PROBLEM TO SOLVE: Could you return every record below word for word, leaving out the pictures?
***** MATERIAL SUPPLIED
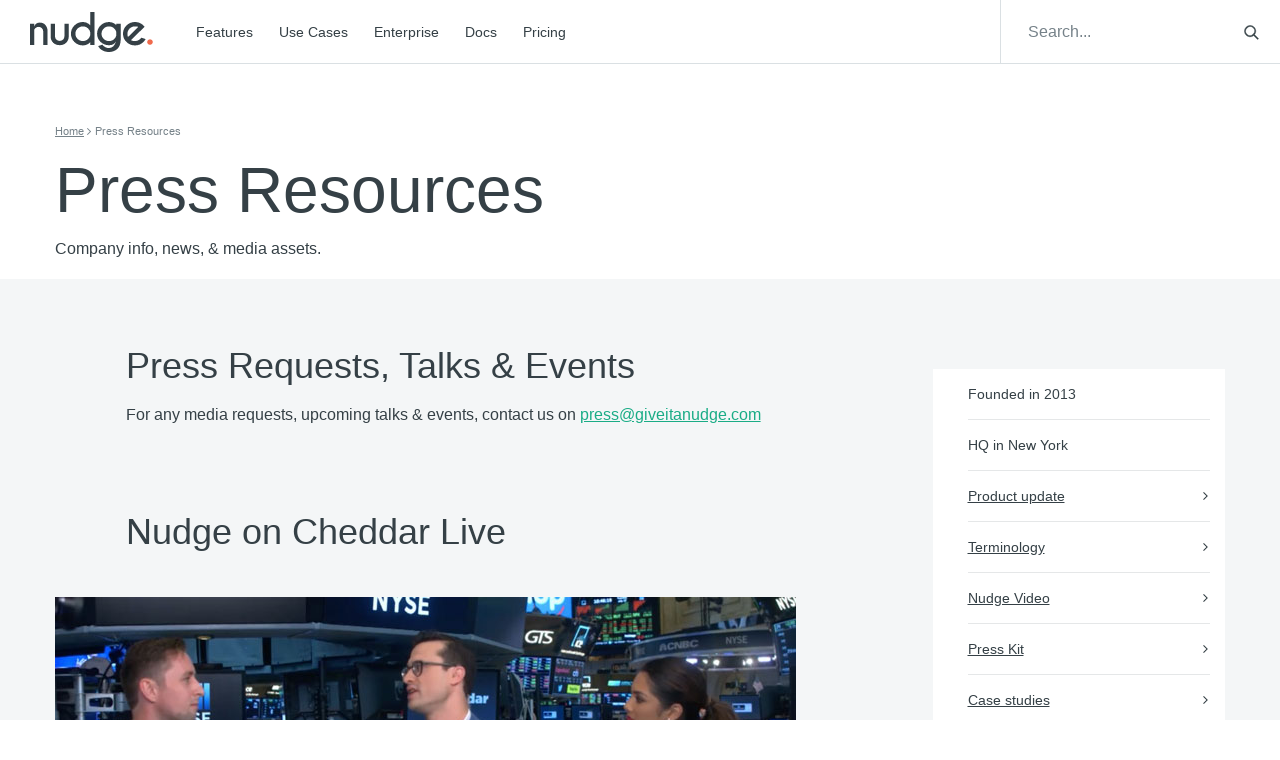

--- FILE ---
content_type: image/svg+xml
request_url: https://giveitanudge.com/wp-content/themes/website4.0/assets/img/icons/list-arrow.svg
body_size: -207
content:
<svg width="12" height="10" xmlns="http://www.w3.org/2000/svg"><g id="Styleguide" stroke="none" stroke-width="1" fill="none" fill-rule="evenodd"><g id="1.1-Styleguide-" transform="translate(-343 -1038)"><path d="M0 0h1440v2500H0z"/><g id="Icon/Arrow" transform="translate(343 1037)" fill="#768289"><path id="Shape" transform="rotate(-90 6 6)" d="M6.866 8.647V0H5.099v8.612l-2.845-2.84L1 7.005 6 12l5-4.994-1.254-1.235z"/></g></g></g></svg>

--- FILE ---
content_type: image/svg+xml
request_url: https://giveitanudge.com/wp-content/themes/website4.0/assets/img/icons/dropdown__caret--dark.svg
body_size: -206
content:
<svg width="20" height="12" xmlns="http://www.w3.org/2000/svg"><g id="Styleguide" stroke="none" stroke-width="1" fill="none" fill-rule="evenodd"><g id="1.4-Styleguide-" transform="translate(-274 -981)"><g id="Icon/Arrow-Short" transform="translate(274 977)"><path id="Background" d="M0 0h20v20H0z"/><path id="Line" fill="#354046" fill-rule="evenodd" d="M17.994 15.714L20 13.801 10 4.286 0 13.8l2.006 1.913L10 8.086z"/></g></g></g></svg>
**********
ANSWER AREA:
--- FILE ---
content_type: image/svg+xml
request_url: https://giveitanudge.com/wp-content/themes/website4.0/assets/img/icons/list-arrow.svg
body_size: -207
content:
<svg width="12" height="10" xmlns="http://www.w3.org/2000/svg"><g id="Styleguide" stroke="none" stroke-width="1" fill="none" fill-rule="evenodd"><g id="1.1-Styleguide-" transform="translate(-343 -1038)"><path d="M0 0h1440v2500H0z"/><g id="Icon/Arrow" transform="translate(343 1037)" fill="#768289"><path id="Shape" transform="rotate(-90 6 6)" d="M6.866 8.647V0H5.099v8.612l-2.845-2.84L1 7.005 6 12l5-4.994-1.254-1.235z"/></g></g></g></svg>

--- FILE ---
content_type: image/svg+xml
request_url: https://giveitanudge.com/wp-content/themes/website4.0/assets/img/icons/dropdown__caret--dark.svg
body_size: -206
content:
<svg width="20" height="12" xmlns="http://www.w3.org/2000/svg"><g id="Styleguide" stroke="none" stroke-width="1" fill="none" fill-rule="evenodd"><g id="1.4-Styleguide-" transform="translate(-274 -981)"><g id="Icon/Arrow-Short" transform="translate(274 977)"><path id="Background" d="M0 0h20v20H0z"/><path id="Line" fill="#354046" fill-rule="evenodd" d="M17.994 15.714L20 13.801 10 4.286 0 13.8l2.006 1.913L10 8.086z"/></g></g></g></svg>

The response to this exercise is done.